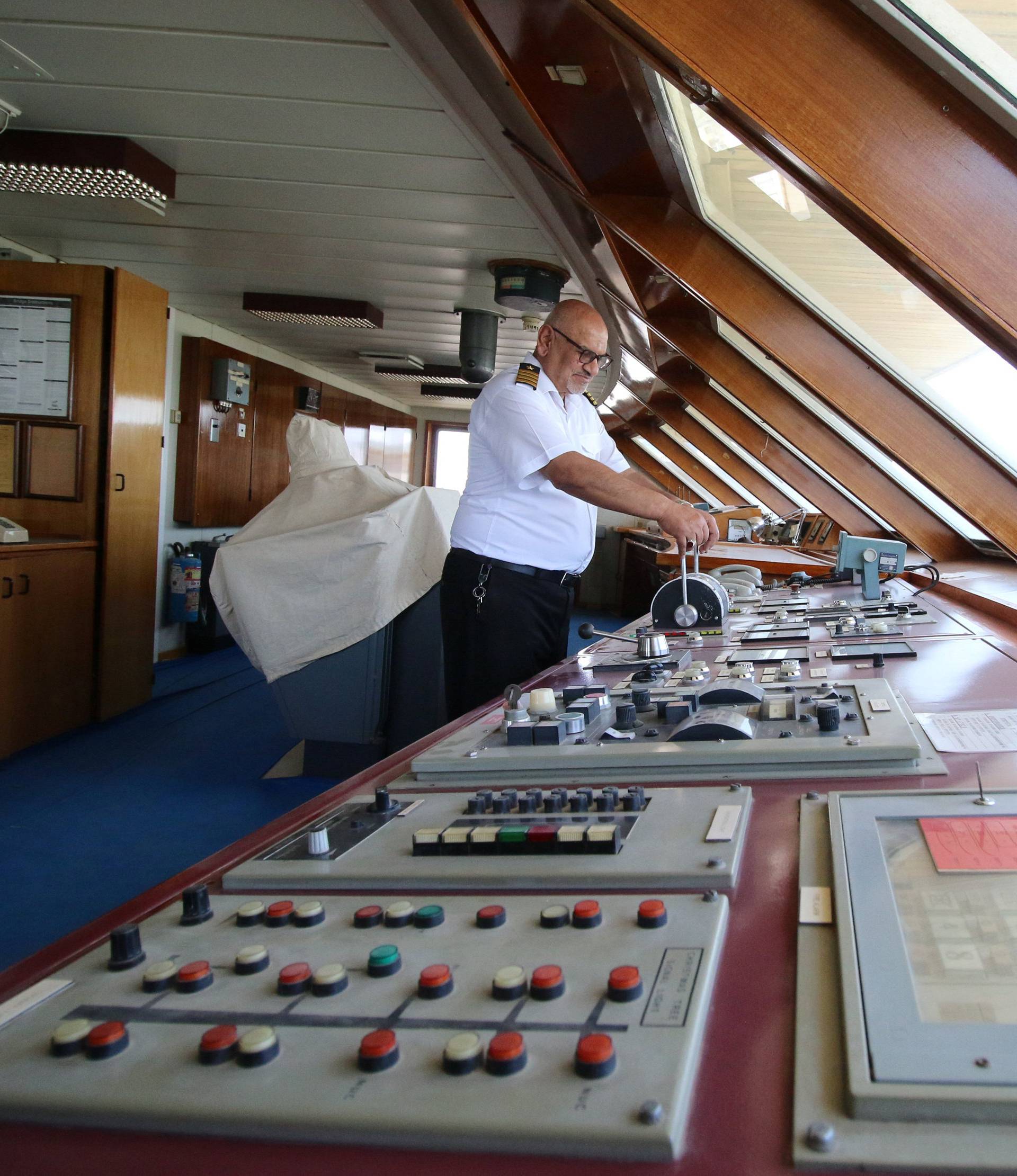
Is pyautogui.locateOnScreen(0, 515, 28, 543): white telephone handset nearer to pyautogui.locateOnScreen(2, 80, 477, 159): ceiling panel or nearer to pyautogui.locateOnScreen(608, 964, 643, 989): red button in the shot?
pyautogui.locateOnScreen(2, 80, 477, 159): ceiling panel

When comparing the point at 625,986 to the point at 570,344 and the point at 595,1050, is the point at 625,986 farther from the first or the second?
the point at 570,344

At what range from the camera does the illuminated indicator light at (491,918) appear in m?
0.63

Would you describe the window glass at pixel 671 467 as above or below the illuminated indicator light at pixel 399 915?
above

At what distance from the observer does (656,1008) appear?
20.1 inches

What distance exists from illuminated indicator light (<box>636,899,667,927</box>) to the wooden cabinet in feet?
13.7

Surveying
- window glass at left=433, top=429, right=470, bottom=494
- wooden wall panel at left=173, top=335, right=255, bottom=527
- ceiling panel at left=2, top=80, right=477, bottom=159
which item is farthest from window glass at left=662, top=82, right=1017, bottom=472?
window glass at left=433, top=429, right=470, bottom=494

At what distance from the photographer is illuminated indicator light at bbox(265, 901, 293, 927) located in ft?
2.18

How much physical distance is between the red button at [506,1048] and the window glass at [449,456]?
46.3 ft

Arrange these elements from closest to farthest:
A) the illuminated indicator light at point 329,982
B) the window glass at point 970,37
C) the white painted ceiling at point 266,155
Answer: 1. the illuminated indicator light at point 329,982
2. the window glass at point 970,37
3. the white painted ceiling at point 266,155

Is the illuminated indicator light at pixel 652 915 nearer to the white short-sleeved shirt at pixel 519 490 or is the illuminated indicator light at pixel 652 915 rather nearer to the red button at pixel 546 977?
the red button at pixel 546 977

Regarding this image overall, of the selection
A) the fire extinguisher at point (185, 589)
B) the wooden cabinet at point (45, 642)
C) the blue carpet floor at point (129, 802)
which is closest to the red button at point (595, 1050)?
the blue carpet floor at point (129, 802)

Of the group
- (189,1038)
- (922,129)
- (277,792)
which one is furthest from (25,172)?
(189,1038)

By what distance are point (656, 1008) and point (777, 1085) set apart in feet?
0.23

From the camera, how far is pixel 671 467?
16.2 meters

★ ★ ★ ★ ★

Set exercise: Rewrite all of the records above with every "wooden cabinet" replaced by "wooden cupboard" and everything else left the same. Leave the pictures out of the rewritten version.

Final result:
Is pyautogui.locateOnScreen(0, 515, 28, 543): white telephone handset nearer to pyautogui.locateOnScreen(2, 80, 477, 159): ceiling panel or nearer to pyautogui.locateOnScreen(608, 964, 643, 989): red button in the shot?
pyautogui.locateOnScreen(2, 80, 477, 159): ceiling panel

When comparing the point at 625,986 to the point at 570,344 and the point at 595,1050, is the point at 625,986 farther from the first or the second?
the point at 570,344

At what range from the camera does the illuminated indicator light at (491,918) appear in m?
0.63

Would you describe the window glass at pixel 671 467 as above or below the illuminated indicator light at pixel 399 915?
above

At what distance from the observer does (656,1008) appear?
20.1 inches

What distance exists from illuminated indicator light (<box>636,899,667,927</box>) to the wooden cupboard in feet?
13.7

Surveying
- window glass at left=433, top=429, right=470, bottom=494
- wooden wall panel at left=173, top=335, right=255, bottom=527
- ceiling panel at left=2, top=80, right=477, bottom=159
which item is farthest from window glass at left=662, top=82, right=1017, bottom=472?
window glass at left=433, top=429, right=470, bottom=494

At what distance from the photographer is illuminated indicator light at bbox(265, 901, 293, 927) located in ft?
2.18

How much physical distance is between the red button at [506,1048] and the window glass at [449,456]?
46.3 ft

Arrange these elements from closest to farthest:
A) the illuminated indicator light at point 329,982
B) the window glass at point 970,37
C) the white painted ceiling at point 266,155
Answer: 1. the illuminated indicator light at point 329,982
2. the window glass at point 970,37
3. the white painted ceiling at point 266,155

Is the illuminated indicator light at pixel 652 915 nearer to the white short-sleeved shirt at pixel 519 490 or is the illuminated indicator light at pixel 652 915 rather nearer to the red button at pixel 546 977?
the red button at pixel 546 977

Regarding this image overall, of the selection
A) the fire extinguisher at point (185, 589)
B) the wooden cupboard at point (45, 642)
C) the blue carpet floor at point (129, 802)
which is closest to the red button at point (595, 1050)?
the blue carpet floor at point (129, 802)

Of the group
- (189,1038)
- (922,129)
- (277,792)
which one is furthest from (25,172)?
(189,1038)

By what distance are point (656, 1008) and point (777, 1085) set apart in feet?
0.23

From the camera, how far is pixel 671 467?
16.2 meters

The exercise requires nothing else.